Problem set:
**1)** Read the article on US Gulf coast fuel exports and decide whether each statement below agrees with it: (a) full-year 2021 exports were almost 5 percent higher than in 2020; (b) quarterly loadings out of the US Gulf coast fell over the course of 2021; (c) the export figures are estimates from Vortexa. Answer yes or no for each, quoting the words of the article that decide it.
**2)** According to the article on US Gulf coast fuel exports, what was the average of motor fuel waterborne loadings out of the US Gulf coast during the first quarter of 2021?
**3)** Reproduce the part of the article on US Gulf coast fuel exports that starts at "US Gulf coast (USGC)" and ends at "averaged 1.34mn b/d.".

Extract to read:
★ ★ ★ ★ ★ ★ ★

Viewpoint: USGC products exports to rise despite virus

  • : Oil products
  • 22/01/03

US Gulf coast (USGC) motor fuel exports increased in 2021 and may continue rising in 2022 if Covid-19 lockdowns continue to be lifted and the highly-contagious Omicron variant proves to be less severe than previous variants.

In 2021, waterborne gasoline and diesel loadings out of the US Gulf coast averaged 1.40mn b/d, according to estimates from Vortexa. Full-year 2021 exports were almost 5pc higher than in 2020, when estimates averaged 1.34mn b/d.

Exports out of the Gulf coast rose steadily over the past 12 months, peaking at 1.96mn b/d in December, the highest monthly estimate since before the Covid-19 pandemic reduced worldwide motor fuel demand.

The last time monthly US Gulf coast exports exceeded 1.96mn b/d was in April 2018, when Vortexa estimated they averaged 1.97mn b/d.

Quarterly motor fuel waterborne loadings out of the US Gulf coast have steadily risen as well, averaging 1.09mn b/d during the first quarter of 2021, 1.38mn b/d during the second quarter, 1.43mn b/d during the third quarter and 1.68mn b/d during the fourth quarter.

★ ★ ★ ★ ★ ★ ★

Provided data:
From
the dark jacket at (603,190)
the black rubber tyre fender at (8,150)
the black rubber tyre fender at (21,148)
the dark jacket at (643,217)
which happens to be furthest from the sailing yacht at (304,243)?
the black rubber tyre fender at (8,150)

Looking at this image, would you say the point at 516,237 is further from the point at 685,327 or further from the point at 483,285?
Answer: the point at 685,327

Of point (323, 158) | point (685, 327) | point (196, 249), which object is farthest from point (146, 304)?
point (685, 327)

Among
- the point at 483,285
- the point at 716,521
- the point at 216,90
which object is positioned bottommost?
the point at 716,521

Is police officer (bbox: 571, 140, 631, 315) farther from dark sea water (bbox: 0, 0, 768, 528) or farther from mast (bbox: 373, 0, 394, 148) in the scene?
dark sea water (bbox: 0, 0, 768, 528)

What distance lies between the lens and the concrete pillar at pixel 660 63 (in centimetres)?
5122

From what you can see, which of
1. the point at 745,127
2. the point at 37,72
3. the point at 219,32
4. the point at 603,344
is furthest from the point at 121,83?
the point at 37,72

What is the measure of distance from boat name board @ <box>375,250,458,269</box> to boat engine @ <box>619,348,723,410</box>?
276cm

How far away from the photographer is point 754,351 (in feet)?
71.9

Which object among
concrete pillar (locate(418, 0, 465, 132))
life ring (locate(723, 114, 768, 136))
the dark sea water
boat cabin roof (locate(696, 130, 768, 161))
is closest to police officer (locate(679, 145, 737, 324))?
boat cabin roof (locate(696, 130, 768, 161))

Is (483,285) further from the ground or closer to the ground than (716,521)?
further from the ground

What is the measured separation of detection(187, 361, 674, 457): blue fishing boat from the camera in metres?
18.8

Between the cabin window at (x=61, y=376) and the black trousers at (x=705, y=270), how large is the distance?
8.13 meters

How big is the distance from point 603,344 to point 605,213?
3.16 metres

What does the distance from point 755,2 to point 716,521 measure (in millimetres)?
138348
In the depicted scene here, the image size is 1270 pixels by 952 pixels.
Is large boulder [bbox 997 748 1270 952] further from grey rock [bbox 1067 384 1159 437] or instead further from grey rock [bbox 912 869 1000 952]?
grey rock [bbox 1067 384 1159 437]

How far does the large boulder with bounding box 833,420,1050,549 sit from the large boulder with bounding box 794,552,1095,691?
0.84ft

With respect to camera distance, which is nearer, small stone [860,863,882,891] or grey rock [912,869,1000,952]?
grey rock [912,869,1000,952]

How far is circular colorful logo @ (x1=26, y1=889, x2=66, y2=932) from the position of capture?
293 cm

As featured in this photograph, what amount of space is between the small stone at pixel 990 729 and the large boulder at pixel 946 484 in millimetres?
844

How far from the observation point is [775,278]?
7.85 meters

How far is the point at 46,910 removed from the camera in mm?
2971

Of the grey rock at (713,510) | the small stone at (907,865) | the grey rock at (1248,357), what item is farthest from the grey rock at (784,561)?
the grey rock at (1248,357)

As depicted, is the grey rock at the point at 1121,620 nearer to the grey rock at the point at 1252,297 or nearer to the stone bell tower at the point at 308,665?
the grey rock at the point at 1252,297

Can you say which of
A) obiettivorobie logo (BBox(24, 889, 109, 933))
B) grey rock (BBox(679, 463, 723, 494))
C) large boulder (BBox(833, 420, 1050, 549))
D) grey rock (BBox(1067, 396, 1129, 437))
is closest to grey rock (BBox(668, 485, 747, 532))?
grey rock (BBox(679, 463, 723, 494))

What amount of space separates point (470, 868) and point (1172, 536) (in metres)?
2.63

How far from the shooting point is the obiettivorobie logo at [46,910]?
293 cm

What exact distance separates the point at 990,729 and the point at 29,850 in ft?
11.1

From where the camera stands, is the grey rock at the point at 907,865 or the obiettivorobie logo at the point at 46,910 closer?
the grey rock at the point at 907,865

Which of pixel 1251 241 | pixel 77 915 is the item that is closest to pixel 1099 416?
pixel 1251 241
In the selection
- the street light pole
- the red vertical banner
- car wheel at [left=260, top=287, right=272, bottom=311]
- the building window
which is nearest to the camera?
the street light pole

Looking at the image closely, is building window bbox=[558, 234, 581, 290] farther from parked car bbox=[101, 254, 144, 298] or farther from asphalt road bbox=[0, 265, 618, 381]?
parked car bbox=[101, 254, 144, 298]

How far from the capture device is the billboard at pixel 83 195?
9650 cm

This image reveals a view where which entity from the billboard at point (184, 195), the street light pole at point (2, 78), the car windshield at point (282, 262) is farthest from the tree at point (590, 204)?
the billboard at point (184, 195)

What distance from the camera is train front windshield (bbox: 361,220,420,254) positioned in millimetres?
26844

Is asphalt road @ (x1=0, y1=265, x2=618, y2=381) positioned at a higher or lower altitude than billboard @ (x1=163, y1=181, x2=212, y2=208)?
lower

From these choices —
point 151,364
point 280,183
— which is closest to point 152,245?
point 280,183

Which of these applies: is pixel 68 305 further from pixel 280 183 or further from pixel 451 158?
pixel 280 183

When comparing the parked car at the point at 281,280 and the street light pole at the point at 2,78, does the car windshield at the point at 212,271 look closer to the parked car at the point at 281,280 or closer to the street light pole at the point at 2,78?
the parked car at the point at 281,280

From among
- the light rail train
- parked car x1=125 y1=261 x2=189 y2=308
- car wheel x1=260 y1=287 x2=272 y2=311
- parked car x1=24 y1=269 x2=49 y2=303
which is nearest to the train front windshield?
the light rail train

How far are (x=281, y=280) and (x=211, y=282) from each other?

★ ★ ★ ★ ★ ★ ★

List of solutions:
**1)**
(a) Yes: "Full-year 2021 exports were almost 5pc higher than in 2020"
(b) No: "Quarterly motor fuel waterborne loadings out of the US Gulf coast have steadily risen as well"
(c) Yes: "according to estimates from Vortexa"

**2)** 1.09mn b/d

**3)**
US Gulf coast (USGC) motor fuel exports increased in 2021 and may continue rising in 2022 if Covid-19 lockdowns continue to be lifted and the highly-contagious Omicron variant proves to be less severe than previous variants.

In 2021, waterborne gasoline and diesel loadings out of the US Gulf coast averaged 1.40mn b/d, according to estimates from Vortexa. Full-year 2021 exports were almost 5pc higher than in 2020, when estimates averaged 1.34mn b/d.